··· Passage to read
# 2 vinicolored rothschildianum-hybrids



## ORG (Aug 11, 2010)

Today I visited the nursery of my friend Franz Glanz in Unterwössen in the south of Bavaria in Germany. I found there 2 interesting vinicolored hybris of _Paph. rothschildianum_ in bloom.







*Paphiopedilum  Wössner Black Dream*
Wössner Firedance X _rothschildianum_






*Paphiopedilum  Gaulois 'Wössen'*
Goultenianum X _rothschildianum_

I had not a good background for the pictures so I could not make optimal pictures, but I hope you can enjoy the pictures.

With best greetings

Olaf


----------



## Drorchid (Aug 11, 2010)

Love those dark colors! I like the first one the best.

Robert


----------



## Shiva (Aug 11, 2010)

Beautiful!


----------



## Wendy (Aug 11, 2010)

What GREAT colour! :drool: Thanks for showing these!
······
··· Stored rows
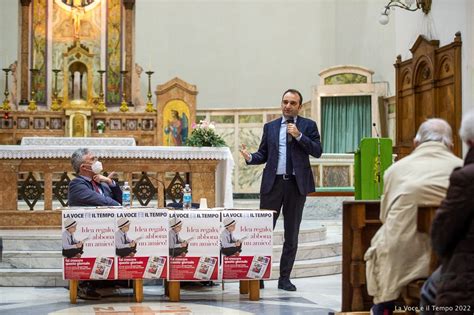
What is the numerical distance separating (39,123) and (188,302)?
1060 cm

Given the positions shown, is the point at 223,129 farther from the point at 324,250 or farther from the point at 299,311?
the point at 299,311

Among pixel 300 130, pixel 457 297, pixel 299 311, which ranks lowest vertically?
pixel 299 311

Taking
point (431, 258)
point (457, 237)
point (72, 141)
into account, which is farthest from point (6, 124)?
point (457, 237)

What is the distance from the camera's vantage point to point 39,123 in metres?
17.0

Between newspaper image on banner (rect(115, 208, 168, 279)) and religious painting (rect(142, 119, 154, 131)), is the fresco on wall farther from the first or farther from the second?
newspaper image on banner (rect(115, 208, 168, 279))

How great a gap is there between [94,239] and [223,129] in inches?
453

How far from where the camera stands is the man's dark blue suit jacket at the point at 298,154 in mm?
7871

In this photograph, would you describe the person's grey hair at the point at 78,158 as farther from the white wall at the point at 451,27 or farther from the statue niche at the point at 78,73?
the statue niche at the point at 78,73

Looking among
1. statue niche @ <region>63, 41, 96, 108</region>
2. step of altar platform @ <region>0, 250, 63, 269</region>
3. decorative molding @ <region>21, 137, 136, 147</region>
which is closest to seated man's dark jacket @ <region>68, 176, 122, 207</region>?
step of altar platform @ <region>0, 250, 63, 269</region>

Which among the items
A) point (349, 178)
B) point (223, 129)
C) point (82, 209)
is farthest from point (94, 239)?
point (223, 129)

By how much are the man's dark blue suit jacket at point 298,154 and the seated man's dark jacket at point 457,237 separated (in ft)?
······
=== Required work ===
1. For the orchid forum thread, decide whether each statement agrees with it. Mark each yes or no, and quote the deciding words.
(a) The nursery that was visited is in the south of Bavaria.
(b) Paphiopedilum Gaulois 'Wössen' comes from crossing Wössner Firedance with rothschildianum.
(c) Robert likes the second hybrid best.
2. Write the next part of the orchid forum thread, picking up after its last post.
The listing has nothing to do with the orchid forum thread.

=== Answers in order ===
1.
(a) Yes: "the nursery of my friend Franz Glanz in Unterwössen in the south of Bavaria in Germany"
(b) No: "Goultenianum X _rothschildianum_"
(c) No: "I like the first one the best."

2.
----------



## emydura (Aug 11, 2010)

Super dark. The first one is a beauty.

David


----------



## SlipperFan (Aug 11, 2010)

I'm amazed at how dark these are.


----------



## Jorch (Aug 11, 2010)

I have a really hard time deciding which one I like more!! They are both spectacular in my eyes! :drool:


----------



## Pete (Aug 12, 2010)

first one has way better form but the color on the second one looks unreal


----------



## labskaus (Aug 12, 2010)

I had the pleasure to see them both last weekend when Franz presented them for judging. The Woessner Black Dream received a SM, the Gaulois a BM from the D.O.G. judging panel.
I liked that Woessner Black Dream for the strong contrast in the dorsal and its shape which was pretty good for roth x vini breeding.

The Gaulois reminded me of the lung of a guy who has been smoking this brand for a couple of decades. It's been quite black.


----------



## paphioboy (Aug 12, 2010)

That is just fantastic..!  I personally like the second one better.. I feel the flower has more character..


----------



## toddybear (Aug 12, 2010)

Wow!


----------



## KyushuCalanthe (Aug 12, 2010)

They certainly are dark! Really wild hybrids...


----------



## jacqi (Aug 28, 2014)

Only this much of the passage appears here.